Start of DATA SUPPLIED
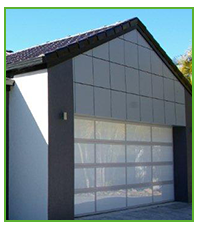 Winter Springs Garage Door Service  Winter Springs, FL 407-406-5955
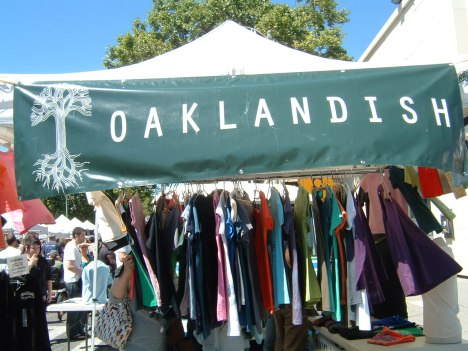 Oaklandish, with several new designs for the summer.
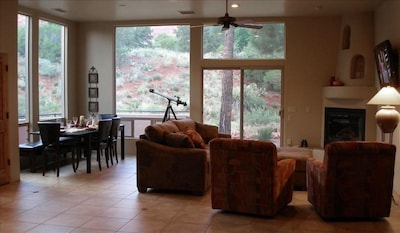 Great room with living room and dining area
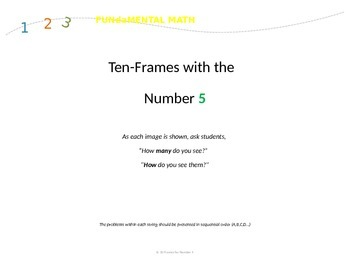 Five and Ten-Frame Dot Images for Numbers 3-10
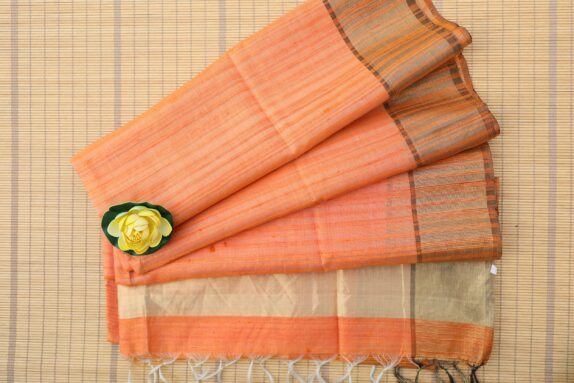 HANDWOVEN SUNRISE ORANGE TUSSAR SILK SAREE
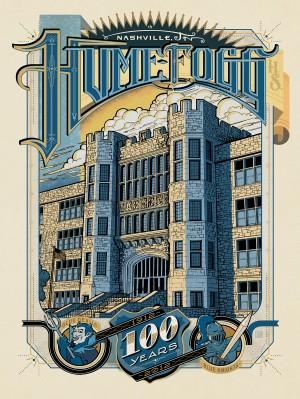 Hume Fogg: 100th Anniversary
End of DATA SUPPLIED
PROBLEM REQUIREMENTS: Your task is to transcribe all of the records precisely, with no images included.

SOLUTION FOR THIS PROBLEM:
 Winter Springs Garage Door Service  Winter Springs, FL 407-406-5955
 Oaklandish, with several new designs for the summer.
 Great room with living room and dining area
 Five and Ten-Frame Dot Images for Numbers 3-10
 HANDWOVEN SUNRISE ORANGE TUSSAR SILK SAREE
 Hume Fogg: 100th Anniversary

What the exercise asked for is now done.